— start of EXTRACT —

Two inline PTX ASM helpers avoid round-trips through FP8 hardware:

#### `fp8_e4m3_snap_asm` -- FP32 to Nearest FP8 E4M3

Snaps a positive float32 to its nearest FP8 E4M3 representable value using only PTX bitwise operations.

**FP32 layout**: sign(1) | exponent(8, bias=127) | mantissa(23)
**FP8 E4M3 layout**: sign(1) | exponent(4, bias=7) | mantissa(3)
**Bias difference**: 127 - 7 = 120

- **Normal path** (exp8 >= 1): Extract FP32 exponent, subtract bias offset of 120, round mantissa to 3 bits with round-to-nearest-even, handle mantissa overflow carry and exponent overflow clamping to 448.0.

— end of EXTRACT —

» DIRECTIONS:
1: Answer these questions from the FP8 excerpt:
(a) What is the bias difference between the FP32 and FP8 E4M3 exponents?
(b) How many mantissa bits does the FP8 E4M3 layout have?
(c) To what value is exponent overflow clamped on the normal path?
2: Please pull out every line of the listing that contains the word "farther".
The listing and the FP8 excerpt come from unrelated sources.

— start of DATASET —

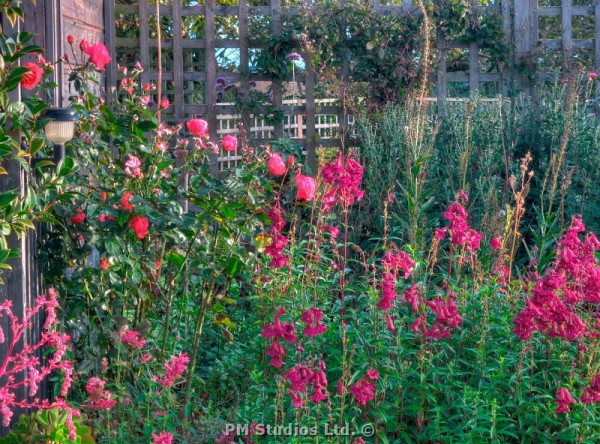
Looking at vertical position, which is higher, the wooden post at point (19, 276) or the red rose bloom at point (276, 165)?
the red rose bloom at point (276, 165)

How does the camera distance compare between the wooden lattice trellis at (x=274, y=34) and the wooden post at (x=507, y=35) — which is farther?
the wooden post at (x=507, y=35)

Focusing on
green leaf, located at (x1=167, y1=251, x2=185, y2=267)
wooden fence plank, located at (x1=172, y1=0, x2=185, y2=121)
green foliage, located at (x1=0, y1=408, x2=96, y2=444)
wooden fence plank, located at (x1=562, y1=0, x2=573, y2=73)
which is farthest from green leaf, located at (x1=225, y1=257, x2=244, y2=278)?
wooden fence plank, located at (x1=562, y1=0, x2=573, y2=73)

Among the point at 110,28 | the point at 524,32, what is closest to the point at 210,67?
the point at 110,28

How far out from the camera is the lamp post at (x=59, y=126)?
2.79m

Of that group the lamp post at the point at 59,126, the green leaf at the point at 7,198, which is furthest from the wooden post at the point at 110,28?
the green leaf at the point at 7,198

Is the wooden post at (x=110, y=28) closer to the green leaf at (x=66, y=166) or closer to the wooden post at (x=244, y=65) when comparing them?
the wooden post at (x=244, y=65)

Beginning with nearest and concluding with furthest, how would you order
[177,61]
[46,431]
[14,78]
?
[46,431] < [14,78] < [177,61]

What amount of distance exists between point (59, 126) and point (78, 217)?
297 mm

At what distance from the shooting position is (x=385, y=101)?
6.81 m

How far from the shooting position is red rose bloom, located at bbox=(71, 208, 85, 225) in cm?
285

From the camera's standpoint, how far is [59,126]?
2801 millimetres

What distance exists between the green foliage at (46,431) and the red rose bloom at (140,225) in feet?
2.31

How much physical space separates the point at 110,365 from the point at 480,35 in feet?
16.0

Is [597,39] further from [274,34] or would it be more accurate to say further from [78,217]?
[78,217]
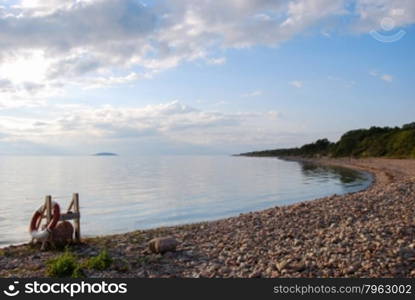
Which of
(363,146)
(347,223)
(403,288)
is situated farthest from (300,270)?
(363,146)

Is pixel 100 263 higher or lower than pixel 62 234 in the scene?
lower

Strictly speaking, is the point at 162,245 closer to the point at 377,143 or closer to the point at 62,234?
the point at 62,234

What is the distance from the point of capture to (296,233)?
47.1 feet

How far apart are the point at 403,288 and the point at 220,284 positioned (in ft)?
11.5

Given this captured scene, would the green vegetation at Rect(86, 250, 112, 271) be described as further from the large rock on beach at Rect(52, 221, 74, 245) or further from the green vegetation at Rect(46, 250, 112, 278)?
the large rock on beach at Rect(52, 221, 74, 245)

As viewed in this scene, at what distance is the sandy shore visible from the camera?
1009cm

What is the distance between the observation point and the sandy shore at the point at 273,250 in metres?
10.1

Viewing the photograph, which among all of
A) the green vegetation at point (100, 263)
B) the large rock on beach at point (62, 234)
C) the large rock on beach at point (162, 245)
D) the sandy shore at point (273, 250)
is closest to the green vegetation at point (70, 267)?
the green vegetation at point (100, 263)

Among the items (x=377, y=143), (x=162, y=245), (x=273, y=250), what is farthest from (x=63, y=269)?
(x=377, y=143)

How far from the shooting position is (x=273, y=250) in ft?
40.1

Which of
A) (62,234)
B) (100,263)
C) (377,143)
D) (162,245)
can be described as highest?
(377,143)

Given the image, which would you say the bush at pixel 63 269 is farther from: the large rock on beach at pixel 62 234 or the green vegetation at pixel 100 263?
the large rock on beach at pixel 62 234

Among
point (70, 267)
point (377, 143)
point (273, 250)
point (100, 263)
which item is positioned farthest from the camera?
point (377, 143)

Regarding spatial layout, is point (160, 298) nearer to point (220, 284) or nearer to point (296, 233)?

— end of DATASET —

» ANSWERS FOR THIS EXERCISE:
1:
(a) 120
(b) 3
(c) 448.0

2:
How does the camera distance compare between the wooden lattice trellis at (x=274, y=34) and the wooden post at (x=507, y=35) — which is farther?
Given the image, which would you say the bush at pixel 63 269 is farther from: the large rock on beach at pixel 62 234 or the green vegetation at pixel 100 263?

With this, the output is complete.